Rance “Sonny” William Olison used his athleticism to open doors that led to an advanced education and a lifetime of philanthropy. “He had a lot of great one-liners I find myself repeating, like: ‘To be a gainer, you must be a giver,’” former NFL and University of Texas running back Priest Holmes said about his friend. Olison called himself a “suitcase” player because he played in four professional football leagues including the NFL. He was a cornerback with the San Francisco 49ers in 1976. He also played for the Texarkana Phantoms in Arkansas from 1977-78, the Kansas City Chiefs in 1979, the Winnipeg Blue Bombers in 1980, among others.

Olison also served as an assistant coach for the Dallas Cowboys and instructed many young people in sports throughout the years. Wanting to empower others, Olison also become a history teacher and philanthropist. During his reign as president of the NFL Former Players Association San Antonio-Austin Chapter, the organization worked with the San Antonio-based Priest Holmes Foundation to provide scholarships for students to help them step into promising futures.
--------------------------------
## Written exercise 1
According to the profile of Rance "Sonny" Olison, which team did he play for as a cornerback in 1976?
## Written exercise 2
Extend the profile of Rance "Sonny" Olison with a few more sentences that pick up after its final sentence.
The records that come next are separate material and are unrelated to the profile of Rance "Sonny" Olison.

[Stored data entries]
--------------------------------
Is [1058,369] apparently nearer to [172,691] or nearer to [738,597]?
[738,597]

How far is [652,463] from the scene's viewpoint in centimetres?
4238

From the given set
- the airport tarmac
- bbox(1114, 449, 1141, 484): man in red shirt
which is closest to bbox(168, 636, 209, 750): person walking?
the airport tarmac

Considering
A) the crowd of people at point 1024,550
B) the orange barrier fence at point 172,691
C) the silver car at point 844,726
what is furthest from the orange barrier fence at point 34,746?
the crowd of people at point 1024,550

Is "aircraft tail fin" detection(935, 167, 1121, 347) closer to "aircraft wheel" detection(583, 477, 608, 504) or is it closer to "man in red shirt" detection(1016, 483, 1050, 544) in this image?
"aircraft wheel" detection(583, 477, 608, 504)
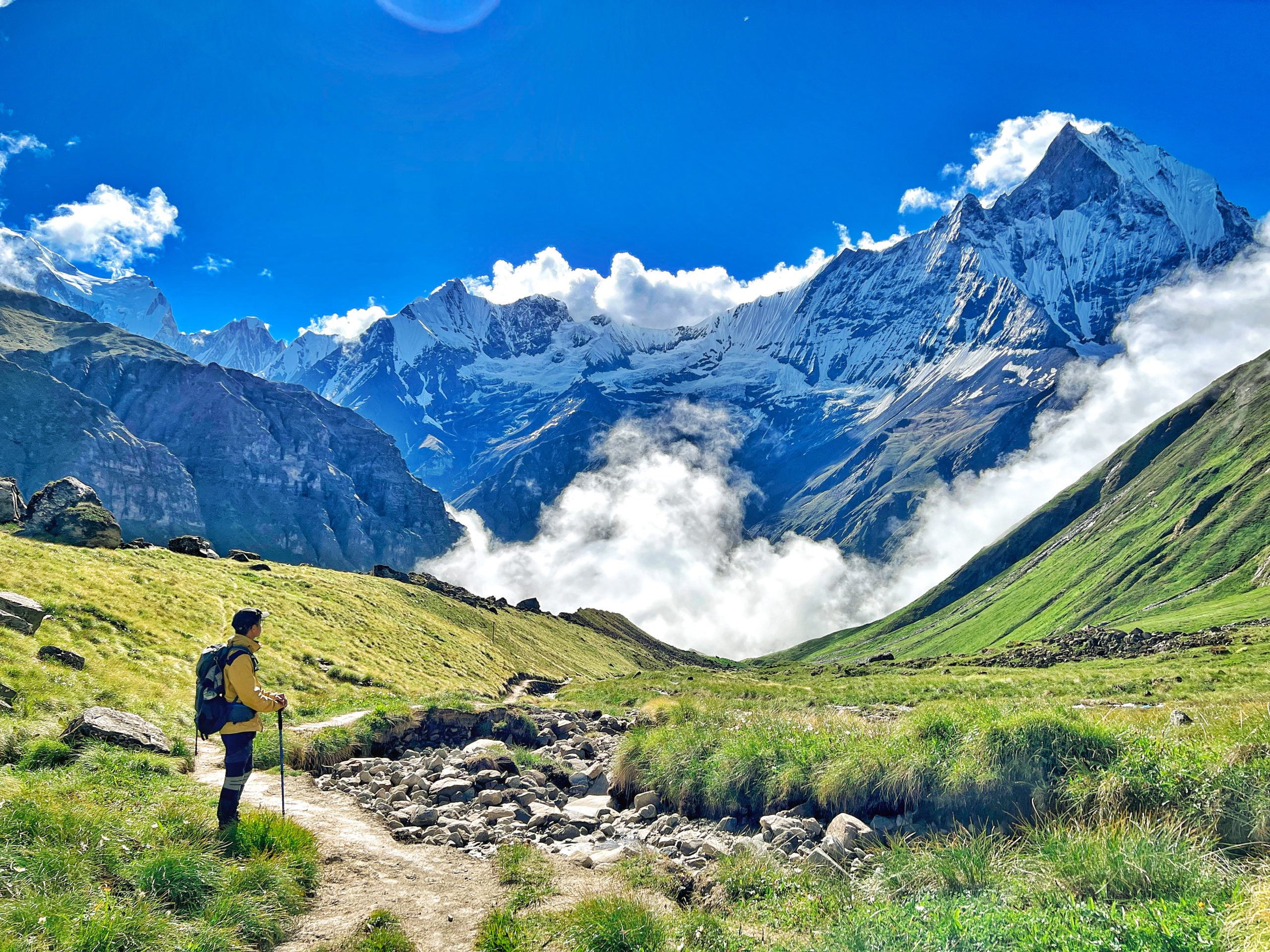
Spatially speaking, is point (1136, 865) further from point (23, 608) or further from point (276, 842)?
point (23, 608)

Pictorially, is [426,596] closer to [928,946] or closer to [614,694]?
[614,694]

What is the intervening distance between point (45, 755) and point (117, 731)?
2.64 m

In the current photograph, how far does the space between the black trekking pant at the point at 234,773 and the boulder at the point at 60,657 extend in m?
15.7

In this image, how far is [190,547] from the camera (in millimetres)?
67188

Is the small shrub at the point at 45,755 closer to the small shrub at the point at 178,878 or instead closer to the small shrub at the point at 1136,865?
the small shrub at the point at 178,878

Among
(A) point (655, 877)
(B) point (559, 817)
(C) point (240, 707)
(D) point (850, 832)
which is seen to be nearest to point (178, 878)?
(C) point (240, 707)

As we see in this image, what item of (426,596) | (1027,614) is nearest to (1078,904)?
(426,596)

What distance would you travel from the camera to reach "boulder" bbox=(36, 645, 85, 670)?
21859 millimetres

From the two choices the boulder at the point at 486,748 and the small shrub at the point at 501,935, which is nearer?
the small shrub at the point at 501,935

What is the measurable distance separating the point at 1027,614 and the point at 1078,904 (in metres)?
220

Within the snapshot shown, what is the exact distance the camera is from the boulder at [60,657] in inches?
861

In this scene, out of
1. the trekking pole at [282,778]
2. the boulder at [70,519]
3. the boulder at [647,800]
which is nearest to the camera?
the trekking pole at [282,778]

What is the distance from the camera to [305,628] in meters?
49.2

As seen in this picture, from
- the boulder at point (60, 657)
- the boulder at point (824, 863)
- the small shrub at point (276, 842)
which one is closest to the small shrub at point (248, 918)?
the small shrub at point (276, 842)
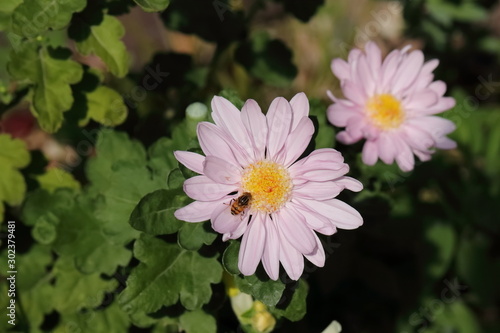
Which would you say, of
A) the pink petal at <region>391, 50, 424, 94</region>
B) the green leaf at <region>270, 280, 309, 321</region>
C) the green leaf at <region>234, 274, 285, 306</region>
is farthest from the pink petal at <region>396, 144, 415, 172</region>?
the green leaf at <region>234, 274, 285, 306</region>

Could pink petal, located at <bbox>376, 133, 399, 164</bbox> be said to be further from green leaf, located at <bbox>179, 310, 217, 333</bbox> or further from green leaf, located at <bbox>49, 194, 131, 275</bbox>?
green leaf, located at <bbox>49, 194, 131, 275</bbox>

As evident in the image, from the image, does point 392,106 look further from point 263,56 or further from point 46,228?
point 46,228

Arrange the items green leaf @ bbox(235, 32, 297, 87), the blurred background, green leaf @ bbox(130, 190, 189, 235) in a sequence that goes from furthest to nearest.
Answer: green leaf @ bbox(235, 32, 297, 87) → the blurred background → green leaf @ bbox(130, 190, 189, 235)

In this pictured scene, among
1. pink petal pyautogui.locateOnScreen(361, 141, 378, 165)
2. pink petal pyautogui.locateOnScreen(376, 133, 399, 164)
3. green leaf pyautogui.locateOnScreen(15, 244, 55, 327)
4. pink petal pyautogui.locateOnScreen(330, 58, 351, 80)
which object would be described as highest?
pink petal pyautogui.locateOnScreen(330, 58, 351, 80)

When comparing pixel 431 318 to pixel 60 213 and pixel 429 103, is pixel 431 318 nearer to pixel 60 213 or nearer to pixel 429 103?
pixel 429 103

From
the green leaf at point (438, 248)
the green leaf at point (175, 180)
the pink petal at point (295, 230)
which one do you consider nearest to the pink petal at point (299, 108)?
the pink petal at point (295, 230)
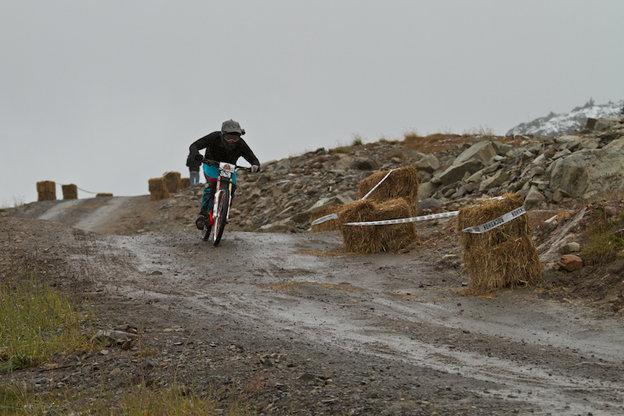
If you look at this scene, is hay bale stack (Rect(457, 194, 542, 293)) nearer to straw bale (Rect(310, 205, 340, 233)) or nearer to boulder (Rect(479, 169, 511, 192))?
straw bale (Rect(310, 205, 340, 233))

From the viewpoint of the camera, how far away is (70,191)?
30812mm

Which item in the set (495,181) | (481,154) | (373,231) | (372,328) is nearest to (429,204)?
(495,181)

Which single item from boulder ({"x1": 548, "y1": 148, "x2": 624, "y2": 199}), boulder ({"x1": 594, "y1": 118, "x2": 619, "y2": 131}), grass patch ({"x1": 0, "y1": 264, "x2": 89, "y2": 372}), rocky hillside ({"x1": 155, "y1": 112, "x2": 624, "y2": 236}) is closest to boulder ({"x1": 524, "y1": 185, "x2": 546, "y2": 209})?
rocky hillside ({"x1": 155, "y1": 112, "x2": 624, "y2": 236})

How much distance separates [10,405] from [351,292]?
15.1 ft

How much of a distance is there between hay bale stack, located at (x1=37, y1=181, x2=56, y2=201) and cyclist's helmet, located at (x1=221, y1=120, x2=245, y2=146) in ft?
73.1

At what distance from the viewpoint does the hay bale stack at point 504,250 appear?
288 inches

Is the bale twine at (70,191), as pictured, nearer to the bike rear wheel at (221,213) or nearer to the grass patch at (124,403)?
the bike rear wheel at (221,213)

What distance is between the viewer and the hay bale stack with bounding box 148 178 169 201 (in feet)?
90.2

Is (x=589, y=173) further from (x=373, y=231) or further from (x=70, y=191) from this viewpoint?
(x=70, y=191)

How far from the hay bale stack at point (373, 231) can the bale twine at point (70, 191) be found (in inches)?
943

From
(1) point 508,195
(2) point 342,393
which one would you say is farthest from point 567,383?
(1) point 508,195

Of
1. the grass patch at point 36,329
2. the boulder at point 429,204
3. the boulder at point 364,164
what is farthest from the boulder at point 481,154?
the grass patch at point 36,329

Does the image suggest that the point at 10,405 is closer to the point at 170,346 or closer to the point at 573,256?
the point at 170,346

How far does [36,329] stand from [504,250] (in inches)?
222
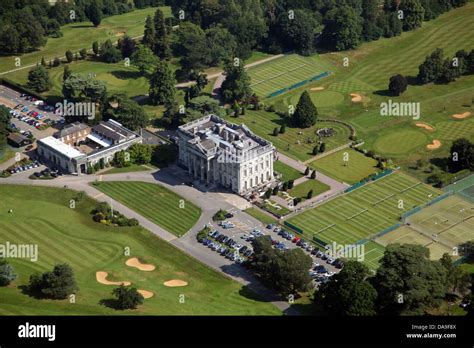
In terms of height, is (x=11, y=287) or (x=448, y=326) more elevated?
(x=448, y=326)

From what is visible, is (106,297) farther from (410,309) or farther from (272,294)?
(410,309)

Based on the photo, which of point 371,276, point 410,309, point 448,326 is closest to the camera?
point 448,326

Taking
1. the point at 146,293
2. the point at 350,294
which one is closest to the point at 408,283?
the point at 350,294

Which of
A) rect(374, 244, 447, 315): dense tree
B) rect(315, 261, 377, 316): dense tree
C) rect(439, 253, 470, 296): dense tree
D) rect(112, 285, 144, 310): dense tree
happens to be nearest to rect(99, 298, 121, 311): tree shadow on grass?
--------------------------------
## Task answer 1
The San Francisco 49ers.

## Task answer 2
On March 11, at age 65, Olison died of heart complications. To honor all of his accomplishments, The NFL Former Players Association San Antonio-Austin Chapter will host their 6th Annual Rance Olison Sr. “Celebrity Sports Trivia Night” Gala, October 12, from 7 p.m. to 11 p.m., at the Plaza Club, located on the 21st floor of the Frost Bank Tower, 100 W. Houston St.

The event will feature a dinner, dance and silent auction. There will be several Former NFL, NBA and MLB players in San Antonio, Texas to take part in this event.

Proceeds will benefit the Mrs. Carrie Kendrix Buggs Turkey giveaway in Rance hometown in Arkansas and in San Antonio on December for families in need.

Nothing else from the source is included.